Earlier a straight-shift was prevalent only in government offices and state-owned companies. The multi-national companies who brought along the global work practices seemed to have triggered the change.
Slowly but surely, more private companies also adopted straight-shifts, with no or a short break for lunch.
While the jury is still out on the merits of the practices, many employees find that shift job disrupts their family and personal life and leads to health problems including chronic fatigue and gastrointestinal disorders.
On the other hand, some prefer shift work because it usually allows for more free time.

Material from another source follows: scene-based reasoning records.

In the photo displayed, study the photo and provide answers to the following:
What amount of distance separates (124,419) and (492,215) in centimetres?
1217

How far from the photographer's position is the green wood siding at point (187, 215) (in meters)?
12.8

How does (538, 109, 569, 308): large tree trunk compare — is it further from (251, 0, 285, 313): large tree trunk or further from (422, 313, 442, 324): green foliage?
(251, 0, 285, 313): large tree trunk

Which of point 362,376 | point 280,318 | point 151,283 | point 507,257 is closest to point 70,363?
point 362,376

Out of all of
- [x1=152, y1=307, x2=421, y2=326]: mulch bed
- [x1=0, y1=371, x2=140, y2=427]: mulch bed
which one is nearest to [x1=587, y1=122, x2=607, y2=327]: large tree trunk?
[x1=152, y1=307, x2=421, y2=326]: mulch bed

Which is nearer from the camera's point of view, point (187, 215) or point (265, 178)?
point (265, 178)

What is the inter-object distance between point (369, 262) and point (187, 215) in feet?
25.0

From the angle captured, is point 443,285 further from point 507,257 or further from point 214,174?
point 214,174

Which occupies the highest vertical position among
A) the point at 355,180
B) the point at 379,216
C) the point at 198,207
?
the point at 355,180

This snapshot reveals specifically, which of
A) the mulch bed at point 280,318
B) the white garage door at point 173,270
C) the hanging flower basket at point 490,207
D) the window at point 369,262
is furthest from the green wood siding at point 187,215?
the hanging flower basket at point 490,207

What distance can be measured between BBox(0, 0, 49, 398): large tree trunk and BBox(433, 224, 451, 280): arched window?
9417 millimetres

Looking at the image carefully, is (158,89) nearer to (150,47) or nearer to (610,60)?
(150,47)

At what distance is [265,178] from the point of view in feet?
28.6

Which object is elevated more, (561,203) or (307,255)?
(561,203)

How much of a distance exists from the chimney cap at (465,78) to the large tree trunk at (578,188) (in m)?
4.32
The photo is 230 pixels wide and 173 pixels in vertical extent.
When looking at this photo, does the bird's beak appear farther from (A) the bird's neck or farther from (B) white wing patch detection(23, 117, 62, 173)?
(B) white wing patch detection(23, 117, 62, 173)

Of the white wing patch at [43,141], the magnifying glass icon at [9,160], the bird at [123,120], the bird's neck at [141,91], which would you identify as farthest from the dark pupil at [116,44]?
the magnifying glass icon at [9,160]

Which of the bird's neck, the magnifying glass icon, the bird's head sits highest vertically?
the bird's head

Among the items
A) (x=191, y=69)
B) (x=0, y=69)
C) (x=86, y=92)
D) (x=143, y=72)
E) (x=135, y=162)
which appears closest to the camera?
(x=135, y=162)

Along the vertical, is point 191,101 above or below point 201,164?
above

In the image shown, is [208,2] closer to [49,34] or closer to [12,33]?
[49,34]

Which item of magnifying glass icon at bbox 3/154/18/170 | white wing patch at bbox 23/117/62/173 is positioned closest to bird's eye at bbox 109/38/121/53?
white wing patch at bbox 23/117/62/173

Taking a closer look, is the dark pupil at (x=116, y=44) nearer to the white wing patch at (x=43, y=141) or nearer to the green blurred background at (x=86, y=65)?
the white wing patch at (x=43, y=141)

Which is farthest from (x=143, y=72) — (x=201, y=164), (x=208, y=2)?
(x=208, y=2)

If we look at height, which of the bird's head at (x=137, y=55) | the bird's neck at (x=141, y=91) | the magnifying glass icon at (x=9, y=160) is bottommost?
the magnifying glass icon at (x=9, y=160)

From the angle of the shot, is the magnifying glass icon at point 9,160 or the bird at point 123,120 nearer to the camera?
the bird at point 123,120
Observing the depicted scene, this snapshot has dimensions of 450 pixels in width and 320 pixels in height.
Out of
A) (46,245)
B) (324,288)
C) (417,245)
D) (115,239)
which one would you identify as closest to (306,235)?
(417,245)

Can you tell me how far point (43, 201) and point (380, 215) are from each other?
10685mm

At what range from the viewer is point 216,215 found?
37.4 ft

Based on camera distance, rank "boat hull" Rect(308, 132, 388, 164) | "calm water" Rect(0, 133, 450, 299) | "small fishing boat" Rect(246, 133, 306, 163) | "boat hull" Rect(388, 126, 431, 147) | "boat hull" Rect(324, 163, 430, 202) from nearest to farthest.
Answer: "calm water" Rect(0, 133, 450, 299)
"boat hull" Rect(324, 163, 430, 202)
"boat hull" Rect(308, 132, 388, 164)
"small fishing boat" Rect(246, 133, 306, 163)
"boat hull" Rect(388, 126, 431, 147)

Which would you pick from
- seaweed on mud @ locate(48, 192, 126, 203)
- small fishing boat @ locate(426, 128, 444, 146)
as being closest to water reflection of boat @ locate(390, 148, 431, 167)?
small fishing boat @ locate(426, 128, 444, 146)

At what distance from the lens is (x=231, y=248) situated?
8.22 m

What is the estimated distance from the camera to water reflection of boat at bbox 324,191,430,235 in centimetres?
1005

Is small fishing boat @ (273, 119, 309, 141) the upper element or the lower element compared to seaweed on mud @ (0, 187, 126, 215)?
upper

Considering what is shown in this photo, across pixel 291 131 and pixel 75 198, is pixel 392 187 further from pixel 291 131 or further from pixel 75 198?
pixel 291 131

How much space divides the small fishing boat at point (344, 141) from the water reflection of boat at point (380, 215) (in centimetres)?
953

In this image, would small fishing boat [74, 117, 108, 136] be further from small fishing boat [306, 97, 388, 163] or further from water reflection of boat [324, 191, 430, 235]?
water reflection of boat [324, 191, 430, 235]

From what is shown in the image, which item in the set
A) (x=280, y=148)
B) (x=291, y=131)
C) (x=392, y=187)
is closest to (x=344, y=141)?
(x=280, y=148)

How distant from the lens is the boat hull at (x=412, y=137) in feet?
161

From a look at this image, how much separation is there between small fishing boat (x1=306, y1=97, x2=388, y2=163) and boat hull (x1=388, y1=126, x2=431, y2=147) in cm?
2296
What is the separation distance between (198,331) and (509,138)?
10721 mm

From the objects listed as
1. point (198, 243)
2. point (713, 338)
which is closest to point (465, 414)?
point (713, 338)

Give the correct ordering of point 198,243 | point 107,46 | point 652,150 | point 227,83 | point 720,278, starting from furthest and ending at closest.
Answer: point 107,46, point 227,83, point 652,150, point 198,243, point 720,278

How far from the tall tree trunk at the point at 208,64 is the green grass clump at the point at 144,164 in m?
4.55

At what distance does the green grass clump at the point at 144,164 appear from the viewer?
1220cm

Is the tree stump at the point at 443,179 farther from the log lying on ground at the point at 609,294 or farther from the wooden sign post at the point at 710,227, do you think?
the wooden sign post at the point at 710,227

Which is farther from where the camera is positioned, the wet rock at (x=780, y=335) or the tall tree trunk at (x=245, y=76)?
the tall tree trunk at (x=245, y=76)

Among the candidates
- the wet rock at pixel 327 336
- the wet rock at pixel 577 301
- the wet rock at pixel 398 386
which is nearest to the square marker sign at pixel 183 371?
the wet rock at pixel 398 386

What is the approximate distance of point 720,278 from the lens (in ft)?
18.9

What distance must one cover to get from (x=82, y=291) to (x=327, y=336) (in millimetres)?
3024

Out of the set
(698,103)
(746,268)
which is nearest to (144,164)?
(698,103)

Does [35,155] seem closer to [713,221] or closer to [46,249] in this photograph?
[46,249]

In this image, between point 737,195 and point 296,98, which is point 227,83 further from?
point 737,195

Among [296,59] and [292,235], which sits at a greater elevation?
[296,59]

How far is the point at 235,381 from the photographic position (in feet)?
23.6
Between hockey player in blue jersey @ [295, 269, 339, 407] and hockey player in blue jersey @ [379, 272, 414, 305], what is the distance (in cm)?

Gulf Times received mixed opinions from the people it spoke to. “The split-shift makes no sense whichever way you look at it,” remarked P K Viswanath, business development manager at Petrotec.
“It is more so now given the traffic situation in Qatar. Split shift takes away valuable time away from the family. Straight-shift makes perfect sense at least for businesses which deal with corporates. With most government entities working only until afternoon, straight shift enables one to do adequate justice to work,” Vish added.
However, Raichal Thomas, a mother of two, who has been moved to a split-shift, said the long mid-day break had its advantages.
Previously, she could reach home by 12.45pm, finish off the cooking, receive the children from school and feed them, before getting back to work. Now, the children have to fend for themselves during lunch time.
Roshan Varma, a computer professional working for a bank, said he any day preferred a straight shift. “Split-shifts require us to sketch a schedule out for everything, be it official or personal. It can be a bit confusing to keep a track always and causes burnout and fatigue. Moreover, it gives us less time to spend with family and friends”.
T Nagarathinam, operations manager at Qatar Technical Inspections Company, sees only advantages in a single shift work. “It will help us in organising the remaining portion of the day in a better way. Also, to go back to work, we have to deal with the extreme weather conditions, road congestion. The split-shift also affects the quality time that we get to spend with the family”.
For Alaa Elebiary, corporate HR manager at Mannai Corporation, it is an endless debate. “Actually, it is the nature of business that dictates which system is more applicable.” According to him, a split-shift would be ideal for some businesses such as retail and travel as well as sales.
On the other hand, support functions or back office jobs could be done efficiently through straight-shifts”.